We had travelled more in hope than confidence. When Keith Earls joined our other game-changer Joey Carbery on the sidelines, a big ask became a monumental one.

Everyone on the team gave their all but we just weren't good enough. I have no complaints on that front.

But I was horrified at the bizarre series of events involving Saracens' Billy Vunipola being awarded man of the match, and his solo lap of honour, during which he stopped in front of us and slapped his chest, and the fawning interview by BT Sport.

Vunipola had got himself in trouble for supporting Australian international Israel Folau - also of Tongan extraction - quoting the Bible as saying that gay people are headed to hell unless they repent.

As rugby prides itself on its high principles, this resulted in a dressing down for Vunipola from the Rugby Football Union and presumably a warning to show more discretion in future. But, at the first chance, he doubled down on his previous utterances.

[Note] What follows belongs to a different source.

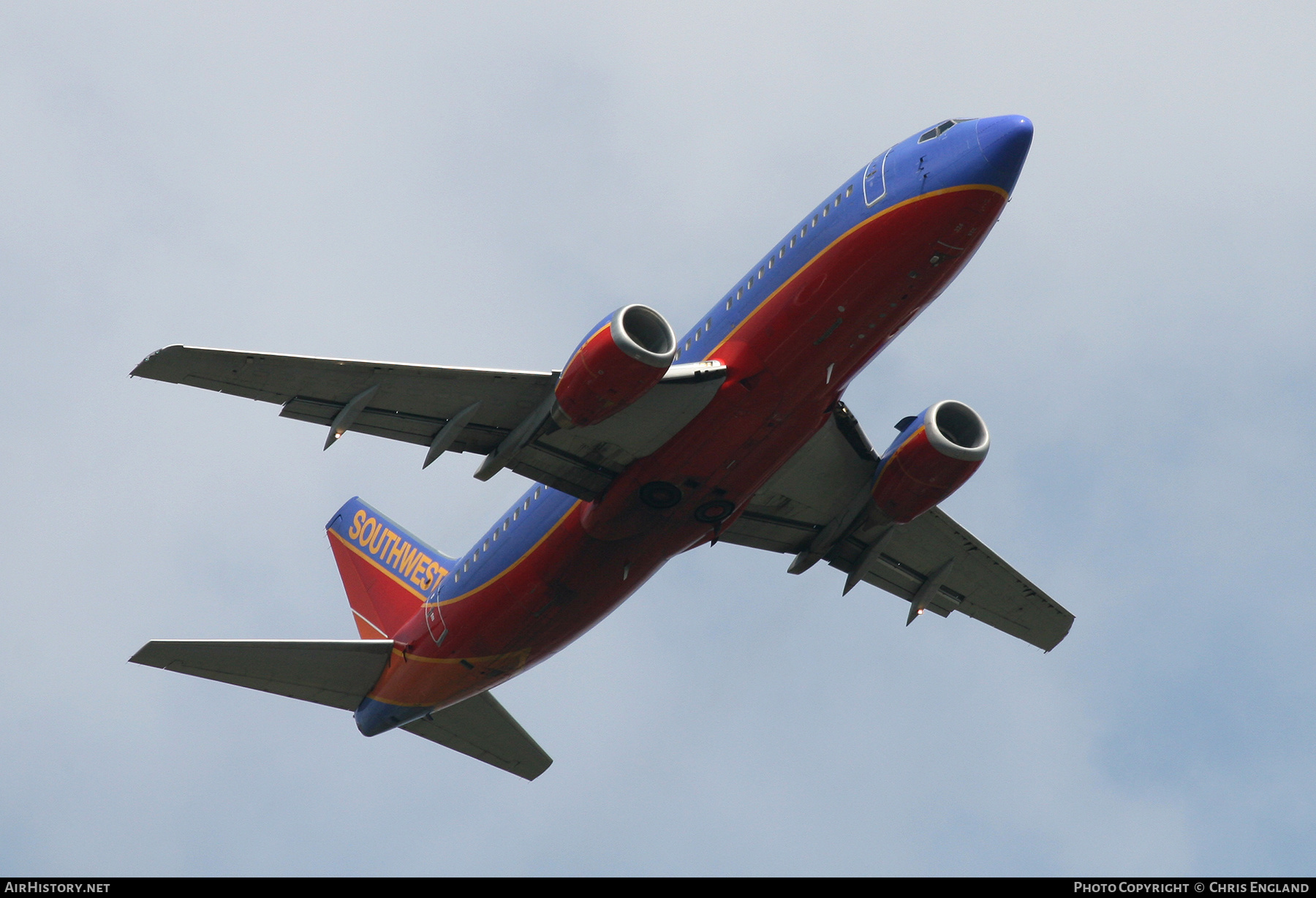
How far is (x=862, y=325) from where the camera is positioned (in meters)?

Of more than 30,000 verses in the bible, only a few refer to non-heterosexual relationships, and their meaning is far from clear.

A few less ambiguous are: "Why do you look at the speck of sawdust in your brother's eye and pay no attention to the plank in your own eye?", "Hatred stirs up conflict, but love covers over all wrongs," or "He that is without sin among you, let him first cast a stone."

The door has been opened for his employers to revisit the issue. But it is also an issue for the competition organisers and sponsors as well as World Rugby. Fail to do so hurts rugby but, more importantly, the many marginalised in society.

To quote Desmond Tutu, "if you are neutral in situations of injustice, you have chosen the side of the oppressor".

So to the point of this piece.

This Saturday sees Saracens take on Munster's biggest enemy, Leinster, in the Champions Cup final.

The rivalry is like a family where an older sibling's early success is subsequently surpassed by a younger one.

That has created a bitterness. While my husband, a Leinster man, would say, "if Leinster can't win, I hope Munster do", few Munster heads would reciprocate.

But this time, I would. Because, while Munster is my tribe, I am firstly a member of what might be termed the 21st century 'tolerant' tribe.

So, for one day only, I ask Munster fans to think Blue rather than Red.